**PROBLEM TO WORK ON**
Extract every line of the rows below that contains the word "brown".

**RECORDED DATA**
● ● ● ●

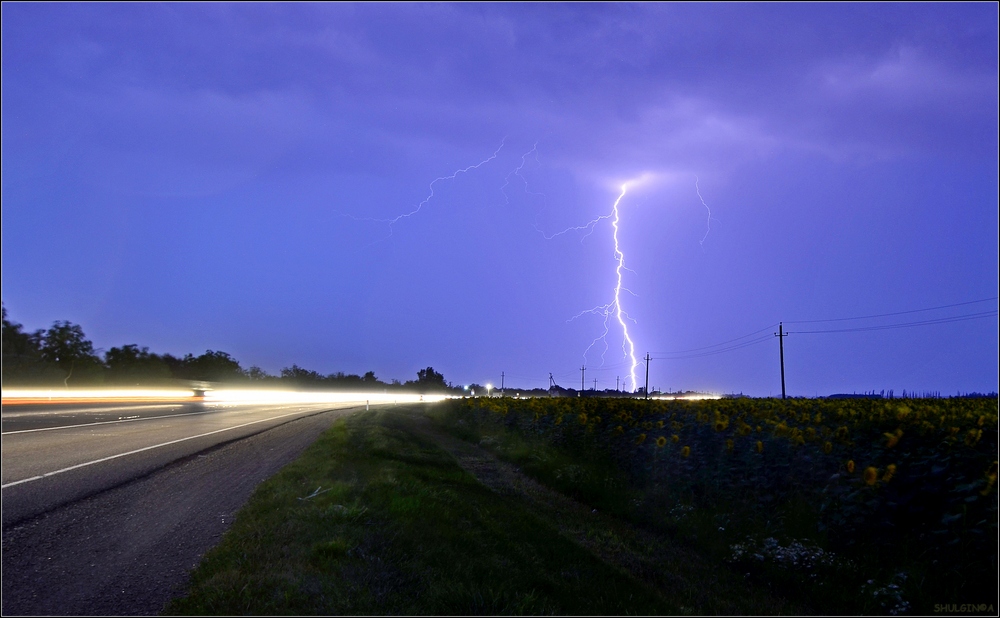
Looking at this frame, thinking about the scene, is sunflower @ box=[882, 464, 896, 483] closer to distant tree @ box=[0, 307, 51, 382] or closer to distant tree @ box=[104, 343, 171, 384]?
distant tree @ box=[0, 307, 51, 382]

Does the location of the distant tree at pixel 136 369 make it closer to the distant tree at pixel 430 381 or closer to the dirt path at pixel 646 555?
the dirt path at pixel 646 555

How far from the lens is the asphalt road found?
4.93 metres

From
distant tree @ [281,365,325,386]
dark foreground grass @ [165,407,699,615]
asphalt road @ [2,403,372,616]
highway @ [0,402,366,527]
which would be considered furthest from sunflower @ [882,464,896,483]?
distant tree @ [281,365,325,386]

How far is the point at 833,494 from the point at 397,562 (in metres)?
4.59

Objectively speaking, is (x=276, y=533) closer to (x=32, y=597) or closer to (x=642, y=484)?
(x=32, y=597)

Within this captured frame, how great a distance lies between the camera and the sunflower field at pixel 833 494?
557 cm

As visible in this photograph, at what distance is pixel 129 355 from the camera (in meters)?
15.6

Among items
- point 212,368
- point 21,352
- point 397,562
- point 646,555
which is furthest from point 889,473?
point 212,368

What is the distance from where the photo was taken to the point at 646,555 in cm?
758

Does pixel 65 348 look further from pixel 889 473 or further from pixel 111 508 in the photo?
pixel 889 473

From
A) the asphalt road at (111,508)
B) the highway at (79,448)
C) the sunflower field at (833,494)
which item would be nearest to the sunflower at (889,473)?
the sunflower field at (833,494)

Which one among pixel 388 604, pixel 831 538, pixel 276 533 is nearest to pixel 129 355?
pixel 276 533

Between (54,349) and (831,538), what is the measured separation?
8129 mm

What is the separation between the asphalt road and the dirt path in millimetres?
4247
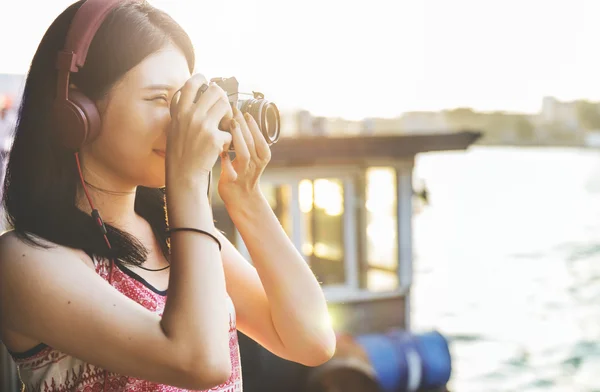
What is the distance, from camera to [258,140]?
119 centimetres

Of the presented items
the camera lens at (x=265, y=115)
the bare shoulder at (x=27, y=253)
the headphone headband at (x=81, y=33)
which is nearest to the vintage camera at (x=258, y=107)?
the camera lens at (x=265, y=115)

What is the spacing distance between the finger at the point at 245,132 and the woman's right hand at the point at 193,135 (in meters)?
0.09

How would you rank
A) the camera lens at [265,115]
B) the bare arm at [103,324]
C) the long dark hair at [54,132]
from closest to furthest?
the bare arm at [103,324]
the long dark hair at [54,132]
the camera lens at [265,115]

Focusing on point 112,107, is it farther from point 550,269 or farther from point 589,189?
point 589,189

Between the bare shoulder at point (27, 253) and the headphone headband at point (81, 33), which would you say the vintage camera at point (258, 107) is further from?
the bare shoulder at point (27, 253)

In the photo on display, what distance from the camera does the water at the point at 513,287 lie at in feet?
53.0

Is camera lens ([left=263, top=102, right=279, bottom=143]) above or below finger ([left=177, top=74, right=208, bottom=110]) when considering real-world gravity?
below

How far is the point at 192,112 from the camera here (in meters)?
1.02

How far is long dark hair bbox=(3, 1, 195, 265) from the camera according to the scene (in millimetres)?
1059

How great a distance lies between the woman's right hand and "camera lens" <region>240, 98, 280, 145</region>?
0.44 feet

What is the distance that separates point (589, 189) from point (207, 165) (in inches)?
2953

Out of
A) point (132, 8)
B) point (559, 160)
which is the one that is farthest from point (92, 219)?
point (559, 160)

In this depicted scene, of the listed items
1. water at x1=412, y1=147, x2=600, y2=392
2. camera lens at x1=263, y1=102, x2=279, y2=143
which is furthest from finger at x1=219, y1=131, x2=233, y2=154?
water at x1=412, y1=147, x2=600, y2=392

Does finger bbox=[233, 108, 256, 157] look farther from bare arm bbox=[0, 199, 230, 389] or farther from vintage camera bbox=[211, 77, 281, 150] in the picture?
bare arm bbox=[0, 199, 230, 389]
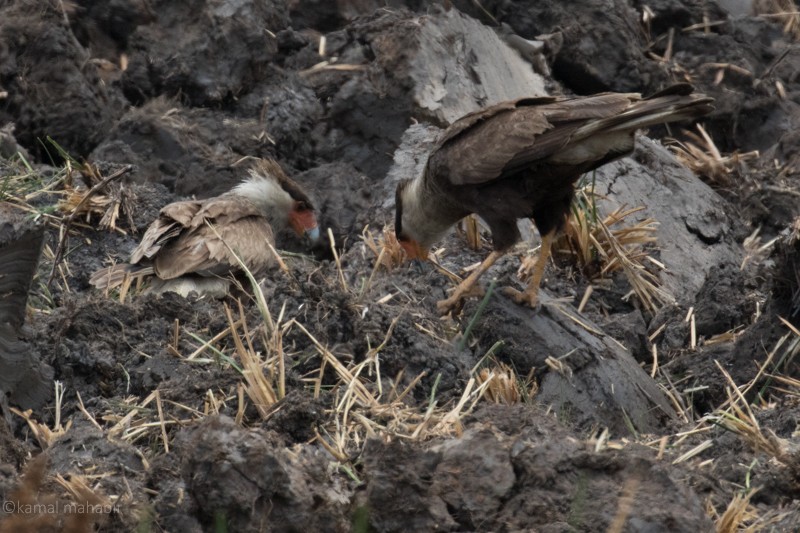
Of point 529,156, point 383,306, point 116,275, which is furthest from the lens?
point 116,275

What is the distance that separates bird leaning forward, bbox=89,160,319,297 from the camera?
7066 mm

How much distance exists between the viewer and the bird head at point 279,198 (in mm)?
Answer: 8414

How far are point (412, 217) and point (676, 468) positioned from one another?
2.65 m

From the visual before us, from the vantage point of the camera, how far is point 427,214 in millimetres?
6949

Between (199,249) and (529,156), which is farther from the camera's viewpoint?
(199,249)

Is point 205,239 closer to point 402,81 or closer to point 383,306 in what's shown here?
point 383,306

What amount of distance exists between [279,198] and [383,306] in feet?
8.18

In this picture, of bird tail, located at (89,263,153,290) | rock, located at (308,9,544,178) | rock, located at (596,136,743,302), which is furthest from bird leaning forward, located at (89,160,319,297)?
rock, located at (596,136,743,302)

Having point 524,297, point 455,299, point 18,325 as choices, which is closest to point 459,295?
point 455,299

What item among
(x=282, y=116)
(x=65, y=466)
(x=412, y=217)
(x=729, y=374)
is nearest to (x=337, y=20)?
(x=282, y=116)

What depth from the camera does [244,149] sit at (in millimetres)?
9156

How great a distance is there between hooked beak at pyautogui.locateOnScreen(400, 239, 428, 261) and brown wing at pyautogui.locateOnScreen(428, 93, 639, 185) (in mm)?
503

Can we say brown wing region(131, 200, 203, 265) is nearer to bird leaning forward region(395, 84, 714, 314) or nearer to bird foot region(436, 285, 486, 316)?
bird leaning forward region(395, 84, 714, 314)

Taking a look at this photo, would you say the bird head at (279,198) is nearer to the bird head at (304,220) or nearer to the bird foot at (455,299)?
the bird head at (304,220)
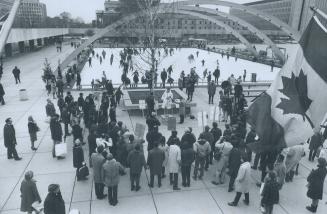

● ● ● ●

**CORRECT RESPONSE**
How great a distance is there between hooked beak at pyautogui.locateOnScreen(400, 239, 428, 261) and brown wing at pyautogui.locateOnScreen(428, 93, 639, 185) (in mm)?
Can we say brown wing region(131, 200, 203, 265) is nearer to bird leaning forward region(395, 84, 714, 314) or nearer to bird foot region(436, 285, 486, 316)?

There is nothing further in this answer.